- [WHAT TO DO] Repeat word for word the line with "Of the point" and every line after it until the records below run out.

>> BEGIN MATERIAL

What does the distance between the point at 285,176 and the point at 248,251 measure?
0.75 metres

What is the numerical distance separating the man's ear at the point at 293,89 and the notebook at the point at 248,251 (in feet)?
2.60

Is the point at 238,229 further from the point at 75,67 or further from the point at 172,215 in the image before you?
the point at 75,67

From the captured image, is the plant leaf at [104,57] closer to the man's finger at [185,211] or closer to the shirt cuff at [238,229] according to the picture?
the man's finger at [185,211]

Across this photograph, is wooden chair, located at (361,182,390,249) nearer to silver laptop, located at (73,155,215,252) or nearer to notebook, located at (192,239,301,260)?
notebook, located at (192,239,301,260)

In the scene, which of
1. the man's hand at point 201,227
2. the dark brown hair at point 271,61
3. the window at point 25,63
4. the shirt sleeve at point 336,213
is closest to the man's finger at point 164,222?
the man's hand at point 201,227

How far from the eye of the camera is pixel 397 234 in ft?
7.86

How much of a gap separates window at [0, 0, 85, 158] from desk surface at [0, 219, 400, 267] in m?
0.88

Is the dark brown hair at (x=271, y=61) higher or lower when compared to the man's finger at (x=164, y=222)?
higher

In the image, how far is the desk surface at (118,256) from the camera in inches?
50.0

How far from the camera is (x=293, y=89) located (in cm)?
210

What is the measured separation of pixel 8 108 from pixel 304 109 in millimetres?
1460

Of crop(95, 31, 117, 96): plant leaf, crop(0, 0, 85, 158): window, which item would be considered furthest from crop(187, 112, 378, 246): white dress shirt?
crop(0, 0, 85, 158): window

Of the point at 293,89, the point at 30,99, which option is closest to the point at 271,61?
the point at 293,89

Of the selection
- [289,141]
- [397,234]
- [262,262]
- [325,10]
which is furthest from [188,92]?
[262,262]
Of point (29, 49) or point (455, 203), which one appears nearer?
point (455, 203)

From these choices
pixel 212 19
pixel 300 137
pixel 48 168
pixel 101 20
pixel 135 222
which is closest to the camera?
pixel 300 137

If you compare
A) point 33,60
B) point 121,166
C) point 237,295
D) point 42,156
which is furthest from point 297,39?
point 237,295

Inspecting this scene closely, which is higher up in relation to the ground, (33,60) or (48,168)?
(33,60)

>> END MATERIAL

- [EXERCISE RESPONSE]
Of the point at 293,89, the point at 30,99, which option is closest to the point at 271,61?
the point at 293,89

Of the selection
- [289,141]
- [397,234]
- [262,262]
- [325,10]
which is furthest from [188,92]?
[262,262]
Of point (29, 49) or point (455, 203), which one appears nearer?
point (455, 203)

From these choices
pixel 212 19
pixel 300 137
pixel 48 168
pixel 101 20
pixel 135 222
which is closest to the camera?
pixel 300 137

If you compare
A) point 33,60
B) point 121,166
C) point 237,295
D) point 42,156
which is furthest from point 297,39?
point 237,295

Inspecting this scene closely, which is higher up in relation to the ground, (33,60) or (48,168)?
(33,60)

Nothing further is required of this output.